After giving prominence to innovation in healthcare and medical technology, the last table, moderated by Natalia Chientaroli, focused on digitization and telemedicine as a possibility to improve direct patient care. “The digitization strategy comes from the challenges of recent years and the learning from the pandemic and will allow the progress of all the autonomous communities to be shared and put at the service of the entire country,” said Juan Fernando Muñoz, Secretary General of Digital Health of the Ministry of Health.
“Digitization helps us make better clinical decisions. The fact that the health systems speak to each other and can share quality data can help research a lot”, pointed out Ignacio Basagoiti, a researcher at the ITACA Institute of the Polytechnic University of Valencia and a family doctor at the Manises hospital.

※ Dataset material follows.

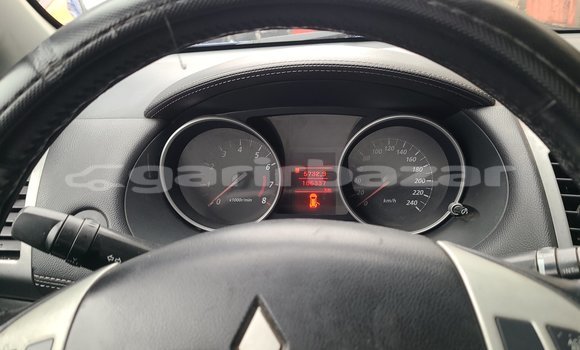 Buy Used Mitsubishi Outlander Blue Car in Douala in Littoral Cameroon Buy Used Mitsubishi Outlander Blue Car in Douala in Littoral Cameroon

In addition, being able to study these data in depth could lead to a better impact on public policies, as Basagoiti has pointed out.
Even so, telemedicine is a possibility that “is still in its infancy”, has qualified Carlos Jover Micó, director of Digital Product and Marketing of Savia, who has shown great hope with its possibilities. “It could help to monitor chronic pathologies in a more personalized way and to humanize healthcare,” added Micó, who wanted to make it clear that this does not mean “doing away with face-to-face consultations.”
The digitization of the health system is a technological innovation that can help health workers, but it has also raised some doubts regarding the protection of patient data. To reassure users, Ricard Martínez Martínez, director of the Chair of Privacy and Digital Transformation at the University of Valencia, wanted to make it clear that “there is no more secure environment for data than public health systems”. Even so, he has warned that we must “learn a new ethic, which will be essential to avoid bias and lack of human control in the face of the advancement of Artificial Intelligence.”